The Python package is built from this repo via maturin:

# Clone, then in a venv:
pip install maturin
maturin develop --features python,blas,blas-system --release

After that, import mgcv_rust works.

For a Rust-only consumer, add to your Cargo.toml:

[dependencies]
mgcv_rust = { git = "https://github.com/AlekJaworski/nn_exploring" }

Quick start

import numpy as np
import pandas as pd
from mgcv_rust import Gam

rng = np.random.default_rng(0)
n = 500
X = pd.DataFrame({
    "x0": rng.uniform(-2, 2, n),
    "x1": rng.uniform(0, 5, n),
})
y = np.sin(X["x0"]) + 0.3 * (X["x1"] - 2.5)**2 + rng.normal(0, 0.1, n)

gam = Gam(family="gaussian").fit(X, y)

gam.predict(X[:5])                  # response-scale predictions
mean, lo, hi = gam.predict_ci(X[:5])  # 95% CI, response scale
gam.score(X, y)                     # adjusted R²
print(gam.summary())                # mgcv-style block

That's it for the simple case. Read on for the curated tour, or jump to docs/GETTING_STARTED.md for a step-by-step tutorial with worked examples.


Tour

1. Build the model

Gam() accepts pandas / polars / numpy. If you pass a DataFrame, the column names become the predictor names; otherwise you can pass them explicitly.

gam = Gam(
    family="gaussian",           # gaussian, binomial, poisson, gamma, tweedie, nb, t-dist, scat, ...
    link=None,                   # None → canonical link for the family
    k_default=10,                # default basis dimension per smooth (mgcv default)
    term_k_mapping={"x0": 25},   # per-predictor overrides
    method="REML",
)
gam.fit(X, y)

After fit, sklearn-style attributes are populated:

gam.coef_              # full β vector (intercept first)
gam.intercept_         # link-scale
gam.intercept_response_ # response-scale (= mean(y) for identity link)
gam.feature_names_in_  # predictor names, fitting order
gam.n_features_in_
gam.lambda_            # per-smooth smoothing parameter
gam.edf_               # per-smooth effective degrees of freedom
gam.k_, gam.bs_        # basis dimension / basis type per smooth
gam.vcov_              # posterior covariance of β̂

2. Predict on different scales

gam.predict(X)                       # response (default — same as mgcv predict(type="response"))
gam.predict(X, scale="link")         # linear predictor, no inverse link (mgcv type="link")

result = gam.predict(X, type="terms")  # decomposition
result.intercept                       # scalar, link scale
result.contributions                   # DataFrame (n × m_smooths), link-scale, centered on training
result.total                           # response-scale ≡ gam.predict(X)
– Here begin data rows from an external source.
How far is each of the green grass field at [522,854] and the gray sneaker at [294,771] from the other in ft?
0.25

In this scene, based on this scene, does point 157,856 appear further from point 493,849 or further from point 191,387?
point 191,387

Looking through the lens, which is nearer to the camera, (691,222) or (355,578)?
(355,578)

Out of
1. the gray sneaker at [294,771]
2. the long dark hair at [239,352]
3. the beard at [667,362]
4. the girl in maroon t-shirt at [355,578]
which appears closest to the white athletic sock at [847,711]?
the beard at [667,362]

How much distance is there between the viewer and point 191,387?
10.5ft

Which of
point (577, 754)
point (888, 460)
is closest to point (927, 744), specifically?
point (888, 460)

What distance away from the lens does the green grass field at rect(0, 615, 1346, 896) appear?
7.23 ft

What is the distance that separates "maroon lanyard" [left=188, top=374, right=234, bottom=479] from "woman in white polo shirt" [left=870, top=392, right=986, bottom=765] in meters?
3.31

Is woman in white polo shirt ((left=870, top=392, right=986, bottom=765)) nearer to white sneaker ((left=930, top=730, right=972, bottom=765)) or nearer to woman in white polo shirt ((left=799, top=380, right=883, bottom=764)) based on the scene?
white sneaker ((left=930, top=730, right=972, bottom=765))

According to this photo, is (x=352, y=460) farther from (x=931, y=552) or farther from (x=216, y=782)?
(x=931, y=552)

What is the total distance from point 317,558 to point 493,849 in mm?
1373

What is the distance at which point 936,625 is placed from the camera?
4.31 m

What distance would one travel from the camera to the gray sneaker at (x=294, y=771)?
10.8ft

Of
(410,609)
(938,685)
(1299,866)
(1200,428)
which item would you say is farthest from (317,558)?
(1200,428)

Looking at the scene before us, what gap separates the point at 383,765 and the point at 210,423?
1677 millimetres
Invariant: gam.predict(X) == inv_link(intercept + result.contributions.sum(axis=1)).

3. Confidence intervals

mean, lo, hi = gam.predict_ci(X, level=0.95)       # response, 95% CI
mean, lo, hi = gam.predict_ci(X, scale="link")     # link-scale CI
mean, lo, hi = gam.predict_ci(X, level=0.5)        # 50% CI (narrower)

mean matches gam.predict(X, scale=scale) exactly. The CI is built from n_samples (default 1000) draws of β ~ N(β̂, vcov).

The legacy predict_ci(X, alpha=0.05) → (lo, hi) form still works (emits a DeprecationWarning) so existing callers don't break.

4. Differences between predictions, with paired CI

# Per-row diff: to[i] - from[i]
diff = gam.predict_diff(from_X, to_X)

# With paired posterior CI — much narrower than predict_ci differences
diff, lo, hi = gam.predict_diff(from_X, to_X, level=0.95)

# One row broadcast against many
diff = gam.predict_diff(baseline_row, candidates, broadcast="from")
diff = gam.predict_diff(candidates, target_row, broadcast="to")

Identity-link only — for non-identity links the response-scale difference isn't linear in β, so the closed-form CI argument doesn't transfer.

5. Subset / marginal views

gam[name] returns a view that includes only the listed smooths (and optionally the intercept). All predict methods inherit it.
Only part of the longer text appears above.